AIMS Paints a Picture of Change Management
Hellen Keller once said “A bend in the road is not the end of the road… Unless you fail to make the turn.” That’s why the Administrative Information Management System (AIMS) project has a team dedicated to Organizational Change Management (OCM), which is an area of specialization that looks at the people side of change management particularly as it relates to new business processes.
Change Canvas Sessions
The OCM team has held “change canvas sessions” with each of the work stream areas including Supply Chain, Human Resources and Finance. It doesn’t involve paint, it doesn’t even involve a canvas, so what exactly is a change canvas session?
“With the implementation of AIMS, there may be changes to processes we’ve come to know or new information that we will need to learn. As such, the change canvas session is basically a conversation to identify what the change is, why it’s being done and who will be affected by the change,” noted OCM Lead, Colleen Stewart. “It helps us to develop a plan that will support individuals as they experience change related to familiar procedures.”

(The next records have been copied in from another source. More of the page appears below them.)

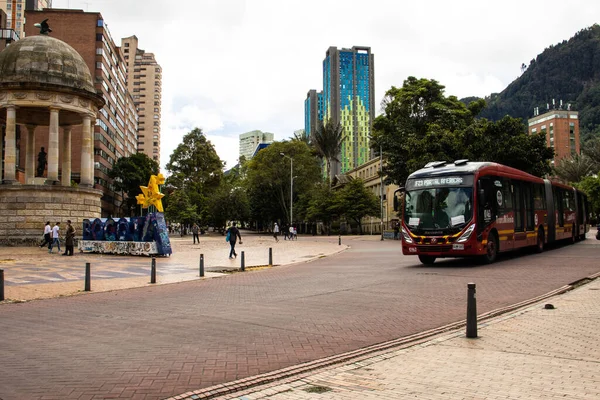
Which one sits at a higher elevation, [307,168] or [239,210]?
[307,168]

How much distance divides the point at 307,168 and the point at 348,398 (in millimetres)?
72523

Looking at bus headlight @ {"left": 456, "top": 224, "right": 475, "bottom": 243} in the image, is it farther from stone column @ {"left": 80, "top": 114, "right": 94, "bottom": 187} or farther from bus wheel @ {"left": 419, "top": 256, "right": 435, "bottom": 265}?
stone column @ {"left": 80, "top": 114, "right": 94, "bottom": 187}

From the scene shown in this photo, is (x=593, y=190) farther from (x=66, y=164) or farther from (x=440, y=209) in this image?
(x=66, y=164)

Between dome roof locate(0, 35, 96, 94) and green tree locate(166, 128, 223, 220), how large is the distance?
42.3m

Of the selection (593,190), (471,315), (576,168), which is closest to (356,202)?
(593,190)

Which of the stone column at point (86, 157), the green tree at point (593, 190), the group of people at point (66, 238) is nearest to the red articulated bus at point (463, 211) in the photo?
the group of people at point (66, 238)

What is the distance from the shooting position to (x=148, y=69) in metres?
169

The change canvas session is a first step in developing a high level plan, as it’s a way for all those involved to visualize complex change and to understand the impact of change. “The process provides a way in which to capture and display information about potential change, and is useful for communication and engagement planning,” Stewart said. “When everyone is on the same page in terms of understanding the implications of change, we can then move forward and manage that change in a way that provides assurance and support to those involved.”
The sessions broadly identify those who will be affected and what will be different about what they do. This can then lead to a further understanding of how information is transferred between individuals with similar duties. “People will learn in different ways, so we conduct the change canvas sessions to better understand the support networks we need to create,” Stewart concluded.
No paint, no canvas, but a picture is created nonetheless.